A given volume of a buffer solution contains `6.85 x 10^-3` mol of the weak acid HY and `2.98 x 10^-3` mol of the salt NaY. The pH of the buffer solution is 3.78. How do you calculate the value of `pKa` for the acid HY at this temperature?

Answer 1

Well, the buffer equation holds that.... `pH=pK_a+log_10{[[Y^-]]/[[HY]]}`...

...we finally get `pK_a=3.42...`

Explanation:

Now we were quoted molar quantities of the acid and its conjugate base....NOT concentrations...but given we have the quotient...`"concentration"="moles of solute"/"volume of solution"`...and in the buffer expression we get....

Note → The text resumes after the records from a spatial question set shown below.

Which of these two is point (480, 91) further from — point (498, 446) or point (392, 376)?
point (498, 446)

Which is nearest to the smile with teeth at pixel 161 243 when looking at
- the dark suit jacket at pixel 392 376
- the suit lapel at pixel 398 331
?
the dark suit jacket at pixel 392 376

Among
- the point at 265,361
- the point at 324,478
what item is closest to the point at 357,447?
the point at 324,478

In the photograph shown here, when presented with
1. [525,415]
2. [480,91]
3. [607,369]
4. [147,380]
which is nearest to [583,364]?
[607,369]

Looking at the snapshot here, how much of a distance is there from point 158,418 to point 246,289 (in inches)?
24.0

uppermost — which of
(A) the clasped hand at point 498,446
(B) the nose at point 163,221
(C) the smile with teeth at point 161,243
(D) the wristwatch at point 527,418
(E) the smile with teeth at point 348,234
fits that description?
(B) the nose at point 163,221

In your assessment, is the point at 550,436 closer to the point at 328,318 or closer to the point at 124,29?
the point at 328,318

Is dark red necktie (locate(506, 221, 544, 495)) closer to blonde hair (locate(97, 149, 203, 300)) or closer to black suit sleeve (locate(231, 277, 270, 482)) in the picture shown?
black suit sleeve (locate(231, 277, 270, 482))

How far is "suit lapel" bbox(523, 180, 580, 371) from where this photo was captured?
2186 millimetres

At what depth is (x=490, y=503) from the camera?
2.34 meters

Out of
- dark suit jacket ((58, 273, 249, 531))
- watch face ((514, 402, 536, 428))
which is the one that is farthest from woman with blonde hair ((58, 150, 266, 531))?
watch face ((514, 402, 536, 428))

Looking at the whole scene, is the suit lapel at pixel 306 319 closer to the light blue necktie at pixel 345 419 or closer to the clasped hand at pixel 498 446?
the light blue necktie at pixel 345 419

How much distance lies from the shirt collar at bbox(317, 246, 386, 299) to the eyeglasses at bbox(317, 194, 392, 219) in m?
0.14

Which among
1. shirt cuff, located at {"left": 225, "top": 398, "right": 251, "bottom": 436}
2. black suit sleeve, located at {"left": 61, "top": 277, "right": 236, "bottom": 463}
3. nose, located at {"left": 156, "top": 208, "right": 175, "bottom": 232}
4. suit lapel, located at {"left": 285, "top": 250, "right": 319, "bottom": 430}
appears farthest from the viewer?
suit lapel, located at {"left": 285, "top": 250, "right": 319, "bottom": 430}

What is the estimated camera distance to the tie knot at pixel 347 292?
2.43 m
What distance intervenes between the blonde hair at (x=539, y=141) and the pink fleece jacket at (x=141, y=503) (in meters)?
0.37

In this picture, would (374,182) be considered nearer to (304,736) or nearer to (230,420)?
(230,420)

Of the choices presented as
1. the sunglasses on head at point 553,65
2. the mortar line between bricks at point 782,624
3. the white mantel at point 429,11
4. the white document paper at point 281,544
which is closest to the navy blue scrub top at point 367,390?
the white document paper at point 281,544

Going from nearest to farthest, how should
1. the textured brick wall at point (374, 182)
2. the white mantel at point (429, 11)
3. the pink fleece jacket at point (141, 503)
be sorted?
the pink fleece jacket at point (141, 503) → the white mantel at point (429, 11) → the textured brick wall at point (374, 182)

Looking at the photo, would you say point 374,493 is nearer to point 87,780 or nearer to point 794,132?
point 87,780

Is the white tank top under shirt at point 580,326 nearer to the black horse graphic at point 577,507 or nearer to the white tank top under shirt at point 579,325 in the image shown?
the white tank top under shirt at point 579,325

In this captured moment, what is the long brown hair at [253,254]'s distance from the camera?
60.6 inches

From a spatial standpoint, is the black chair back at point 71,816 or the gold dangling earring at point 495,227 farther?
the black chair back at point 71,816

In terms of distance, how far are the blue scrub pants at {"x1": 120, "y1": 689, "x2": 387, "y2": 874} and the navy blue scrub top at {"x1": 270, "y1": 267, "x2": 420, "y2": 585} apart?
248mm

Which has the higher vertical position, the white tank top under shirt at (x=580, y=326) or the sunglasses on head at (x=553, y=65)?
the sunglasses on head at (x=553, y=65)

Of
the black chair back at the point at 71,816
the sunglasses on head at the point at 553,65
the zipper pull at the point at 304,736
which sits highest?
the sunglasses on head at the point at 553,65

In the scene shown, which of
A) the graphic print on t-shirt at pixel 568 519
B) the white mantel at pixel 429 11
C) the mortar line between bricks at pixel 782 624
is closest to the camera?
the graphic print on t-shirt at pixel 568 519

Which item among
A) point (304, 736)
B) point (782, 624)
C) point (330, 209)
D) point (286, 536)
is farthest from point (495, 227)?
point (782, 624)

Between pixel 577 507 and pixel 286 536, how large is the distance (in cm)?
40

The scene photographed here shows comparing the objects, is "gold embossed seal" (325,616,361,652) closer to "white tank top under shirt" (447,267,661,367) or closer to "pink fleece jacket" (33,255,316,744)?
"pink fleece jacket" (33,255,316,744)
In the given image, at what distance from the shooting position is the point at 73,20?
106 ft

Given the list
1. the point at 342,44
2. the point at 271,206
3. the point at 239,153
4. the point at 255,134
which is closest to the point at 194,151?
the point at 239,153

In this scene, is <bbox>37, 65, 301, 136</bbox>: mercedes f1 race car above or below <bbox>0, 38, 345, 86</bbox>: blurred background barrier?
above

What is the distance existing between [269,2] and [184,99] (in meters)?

`log_10{((2.98.xx10^-3*mol)/(cancel"some volume"))/((6.85xx10^-3*mol)/cancel("some volume"))}`...that is the volumes cancel out....so WE DO NOT NEED TO KNOW THE VOLUME....

And so we solve for `pK_a` in the buffer equation....

`pK_a=pH-log_10{(2.98xx10^-3*mol)/(6.85xx10^-3*mol)}`

`=3.78-underbrace(log_10{(2.98)/(6.85)})_"-0.361"=3.42`

`pH_"solution"` is more acidic than `pK_a` given that the parent acid is present in GREATER concentration.....to what would `pH` be equal if `[HY]-=[Y^-]`?